Mario Vargas Llosa says Argentina back from the brink under President Macri

Controversial Peruvian Nobel Laureate Mario Vargas Llosa told media in Buenos Aires on Thursday (May 5) that Argentina was on the verge of becoming Latin America’s second Venezuela until it voted in conservative President Mauricio Macri, bringing an end to more than a decade of free-spending leftist populism with a promise to open up the ailing economy to investors.

The upset ended 12 years of Peronist-run governments under former leader Cristina Fernandez and her late husband Nestor Kirchner, a power couple who emerged after Argentina’s epic economic collapse in 2001-02.

Slamming Peronism in Argentina, Vargas Llosa said the origins of the Peronist political thought in the country were undemocratic and brought South America’s second-largest economy to the brink under the weight of debt and sluggish economic growth.

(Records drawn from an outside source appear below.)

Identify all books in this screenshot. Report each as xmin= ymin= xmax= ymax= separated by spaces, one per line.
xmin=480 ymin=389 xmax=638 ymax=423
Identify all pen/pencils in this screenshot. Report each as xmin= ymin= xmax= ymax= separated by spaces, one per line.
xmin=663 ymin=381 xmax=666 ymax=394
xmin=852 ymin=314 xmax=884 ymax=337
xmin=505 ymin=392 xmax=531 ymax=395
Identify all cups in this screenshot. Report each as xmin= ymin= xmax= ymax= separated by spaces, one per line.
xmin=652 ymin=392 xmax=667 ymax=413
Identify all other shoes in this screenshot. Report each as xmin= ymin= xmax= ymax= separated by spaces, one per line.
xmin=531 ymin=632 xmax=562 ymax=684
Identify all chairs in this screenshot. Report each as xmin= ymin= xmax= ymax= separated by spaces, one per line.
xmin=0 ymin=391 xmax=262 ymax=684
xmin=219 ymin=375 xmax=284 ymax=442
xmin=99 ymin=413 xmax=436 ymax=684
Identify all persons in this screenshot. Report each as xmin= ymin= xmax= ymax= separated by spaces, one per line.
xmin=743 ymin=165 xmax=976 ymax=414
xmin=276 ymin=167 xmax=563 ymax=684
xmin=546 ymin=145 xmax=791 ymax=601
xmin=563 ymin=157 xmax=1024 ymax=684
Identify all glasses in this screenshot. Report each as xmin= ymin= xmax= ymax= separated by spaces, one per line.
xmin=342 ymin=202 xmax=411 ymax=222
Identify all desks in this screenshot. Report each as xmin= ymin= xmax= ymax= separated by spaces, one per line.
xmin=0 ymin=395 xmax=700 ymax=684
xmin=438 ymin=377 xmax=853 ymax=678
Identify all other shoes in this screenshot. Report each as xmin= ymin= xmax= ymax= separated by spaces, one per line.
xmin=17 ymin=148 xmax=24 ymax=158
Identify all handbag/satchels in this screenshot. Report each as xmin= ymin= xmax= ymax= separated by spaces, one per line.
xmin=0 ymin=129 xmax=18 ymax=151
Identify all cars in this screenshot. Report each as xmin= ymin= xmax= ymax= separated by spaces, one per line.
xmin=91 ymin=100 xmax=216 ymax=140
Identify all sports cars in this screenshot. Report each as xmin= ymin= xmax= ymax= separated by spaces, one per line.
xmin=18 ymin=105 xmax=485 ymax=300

“Argentina brought the world here. It opened its borders and brought in the best (migrants) and it prospered greatly. Peronism then came with this system and put up a wall exploiting the terrible feeling of nationalism. Isn’t it true? It believed in self-reliance, in economic autocracy. This principle has been disastrous for Argentina. Peronism was not democratic. Peronism was absolutely intolerant and believed it was representing all of Argentine society, just like authoritarian parties. Later on there were democratic branches but essentially Peronism was never democratic, this is the reality. Therefore, hopefully what happened to socialism happens to Peronism, that it stops being what it once was and becomes a democratic party but with the facade of Peronist rhetoric. We say that Peronism was in power for 12 years with the Kirchners but where did it take Argentina? To the brink. Argentina was on the brink of becoming a second Venezuela. Fortunately Argentines rebounded thanks to the last election. It needs to be said clearly, it is a tragedy that a country with a high level of culture, that despite all that Argentina continues to get in Latin America there is no political culture that is on par with the level of culture. This is the truth and I think this has a name, it is an illness which has a name, Peronism,” he said.

Peronism first emerged in 1946 Argentina and its policies have been derided as populist. Some of Peronism’s greatest figures in Argentina include Juan Domingo Peron and Eva Person.

Vargas Llosa, who once ran for president in Peru on a conservative ticket, is a strong critic of the left in Latin America. He has criticised Cuba’s Fidel Castro, Venezuela’s Hugo Chavez and Nicolas Maduro.